Texte à lire:
Le Mont Kenya est également un bassin hydrographique vitale depuis lequel l’eau s’écoule vers des points plus bas. Avec quatre autres bassins hydrographiques, le Mont Kenya fournie 75 % des eaux de surface du Kenya, il s’agit donc d’une source essentielle pour l’approvisionnement en eau du pays.1 Les forêts contribuent au maintien du cycle de l’eau en améliorant l’infiltration, en régulant les flux d’eau et en atténuant les effets négatifs d’un ruissellement et d’une évaporation excessifs. L’interaction complexe entre les forêts et le système hydrologique les rend indispensables à la santé globale des bassins versants. La déforestation au Kenya entre 2000 et 2010 a entraîné une diminution annuelle d’environ 62 millions de mètres cubes de la disponibilité de l’eau.2 La pénurie d’eau exacerbe les conditions de sécheresse et entraîne des répercussions importantes sur communautés locales.
Au fil du temps, cette région a été reconnue comme un site du patrimoine mondial de l’UNESCO et une réserve de biosphère. Bien que le parc national du Mont Kenya, créé en 1949, reçoive une attention bien méritée, il est essentiel de reconnaître l’importance des zones environnantes immédiates puisque, ensemble, ces régions interconnectées forment un écosystème cohésif.

Enregistrements fournis:
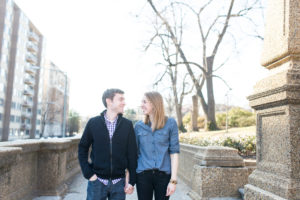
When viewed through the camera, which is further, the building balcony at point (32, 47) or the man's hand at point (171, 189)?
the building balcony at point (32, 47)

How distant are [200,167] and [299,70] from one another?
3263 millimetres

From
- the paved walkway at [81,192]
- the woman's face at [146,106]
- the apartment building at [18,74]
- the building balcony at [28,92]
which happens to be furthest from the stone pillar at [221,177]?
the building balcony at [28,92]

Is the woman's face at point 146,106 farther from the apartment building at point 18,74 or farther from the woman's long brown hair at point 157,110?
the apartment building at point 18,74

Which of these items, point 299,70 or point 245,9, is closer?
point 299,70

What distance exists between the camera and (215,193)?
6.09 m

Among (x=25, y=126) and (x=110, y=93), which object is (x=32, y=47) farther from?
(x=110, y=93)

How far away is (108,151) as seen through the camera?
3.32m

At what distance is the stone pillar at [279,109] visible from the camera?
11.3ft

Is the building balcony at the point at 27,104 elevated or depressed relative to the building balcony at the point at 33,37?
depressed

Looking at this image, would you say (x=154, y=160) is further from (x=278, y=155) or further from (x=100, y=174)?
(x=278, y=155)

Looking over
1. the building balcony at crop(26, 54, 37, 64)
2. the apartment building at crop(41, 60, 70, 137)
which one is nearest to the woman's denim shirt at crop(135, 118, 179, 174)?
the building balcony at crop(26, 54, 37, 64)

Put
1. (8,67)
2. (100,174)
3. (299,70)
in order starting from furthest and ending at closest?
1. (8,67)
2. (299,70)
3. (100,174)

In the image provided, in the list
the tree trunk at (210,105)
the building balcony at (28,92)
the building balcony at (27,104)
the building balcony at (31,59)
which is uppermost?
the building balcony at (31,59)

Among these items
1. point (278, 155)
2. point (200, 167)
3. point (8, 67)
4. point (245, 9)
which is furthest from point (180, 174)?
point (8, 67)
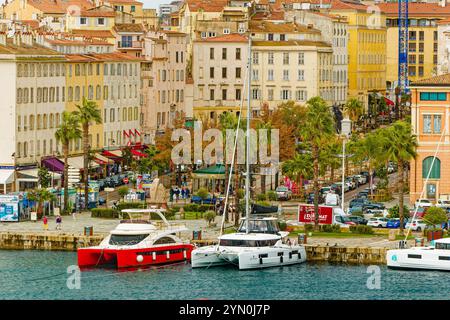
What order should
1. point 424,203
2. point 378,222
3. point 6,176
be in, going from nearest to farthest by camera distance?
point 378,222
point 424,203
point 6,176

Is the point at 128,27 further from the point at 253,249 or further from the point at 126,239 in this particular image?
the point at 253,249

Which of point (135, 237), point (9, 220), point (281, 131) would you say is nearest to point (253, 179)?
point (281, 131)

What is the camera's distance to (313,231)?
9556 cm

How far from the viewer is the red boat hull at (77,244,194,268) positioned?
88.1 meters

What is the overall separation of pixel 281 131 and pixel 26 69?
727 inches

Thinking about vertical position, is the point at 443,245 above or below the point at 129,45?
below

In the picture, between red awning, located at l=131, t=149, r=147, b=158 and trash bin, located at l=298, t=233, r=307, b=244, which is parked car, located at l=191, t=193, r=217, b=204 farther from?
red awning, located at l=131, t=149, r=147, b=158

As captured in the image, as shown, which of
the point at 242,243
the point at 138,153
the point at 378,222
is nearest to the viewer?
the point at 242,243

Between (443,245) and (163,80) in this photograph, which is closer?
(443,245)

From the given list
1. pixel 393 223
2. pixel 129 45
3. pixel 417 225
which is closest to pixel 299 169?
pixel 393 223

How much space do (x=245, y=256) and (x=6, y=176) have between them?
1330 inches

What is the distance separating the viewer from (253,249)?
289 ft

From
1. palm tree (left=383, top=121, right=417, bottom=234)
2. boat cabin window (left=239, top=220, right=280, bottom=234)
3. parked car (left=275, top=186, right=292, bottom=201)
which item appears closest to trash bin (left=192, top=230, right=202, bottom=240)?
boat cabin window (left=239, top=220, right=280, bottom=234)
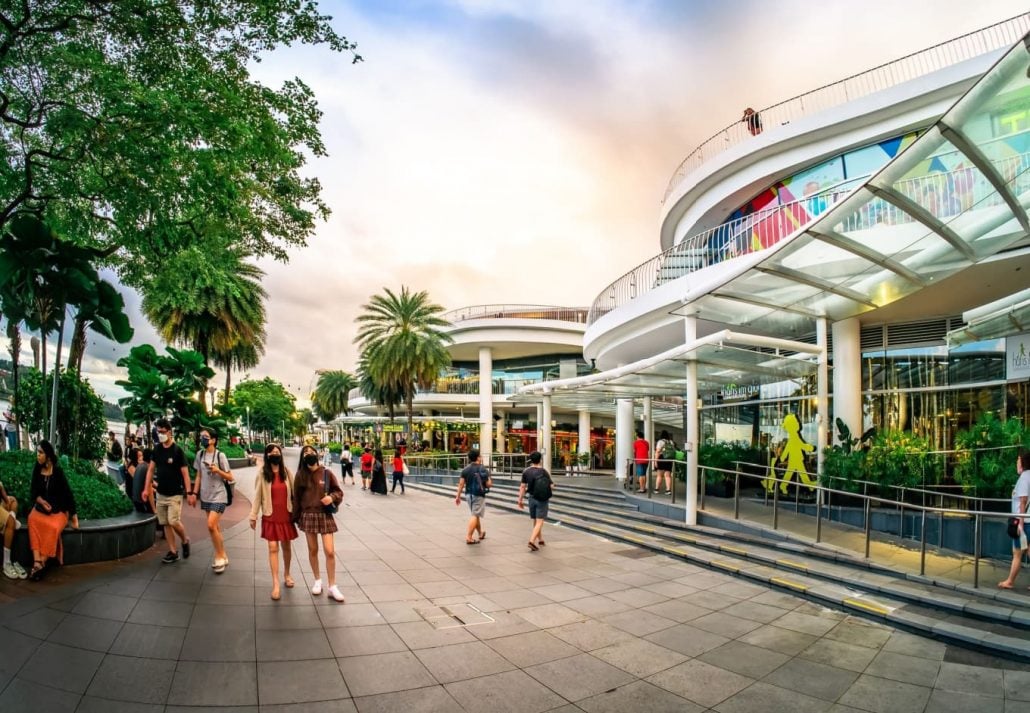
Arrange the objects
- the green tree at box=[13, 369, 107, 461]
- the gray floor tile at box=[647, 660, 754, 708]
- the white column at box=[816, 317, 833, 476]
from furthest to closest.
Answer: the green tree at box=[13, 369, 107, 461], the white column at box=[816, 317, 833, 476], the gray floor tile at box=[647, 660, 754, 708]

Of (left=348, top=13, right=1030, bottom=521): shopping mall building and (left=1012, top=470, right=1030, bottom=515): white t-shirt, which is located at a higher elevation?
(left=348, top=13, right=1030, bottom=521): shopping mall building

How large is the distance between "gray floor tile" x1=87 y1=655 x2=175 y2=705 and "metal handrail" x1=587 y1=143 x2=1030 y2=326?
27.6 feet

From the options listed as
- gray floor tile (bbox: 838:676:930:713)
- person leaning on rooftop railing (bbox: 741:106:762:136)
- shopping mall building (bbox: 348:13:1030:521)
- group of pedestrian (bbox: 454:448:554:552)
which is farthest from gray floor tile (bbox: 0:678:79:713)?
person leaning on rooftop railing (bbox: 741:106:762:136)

Consignes:
**a)** D'après le texte sur le Mont Kenya, pourquoi faut-il reconnaître l'importance des zones qui entourent immédiatement le parc national du Mont Kenya ? Répondez en une à trois phrases.
**b)** Reprenez le texte sur le Mont Kenya à la suite de sa dernière phrase.

Réponses aux consignes:
**a)** Il faut reconnaître leur importance parce que ces zones et le parc forment ensemble des régions interconnectées. Ils constituent ainsi un écosystème cohésif.

**b)**
Les forêts du Kenya sont confrontées à une menace de déforestation rapide. Entre 2002 et 2021, le pays a perdu 14 % supplémentaires de sa couverture forestière totale, ce qui équivaut à environ 5 000 hectares par an.3 Plus précisément, l’initiative Trillion Tree, du WWF et de la Wildlife Conservation Society (WCS) a révélé qu’au cours de la dernière décennie, environ un cinquième de l’écosystème entourant le Mont Kenya a été déboisé.4
Les principales menaces qui contribuent à la perte de ce précieux écosystème sont le pâturage incontrôlé et l’expansion de l’agriculture, l’extraction du bois, la production de charbon de bois et la gestion inadéquate des forêts.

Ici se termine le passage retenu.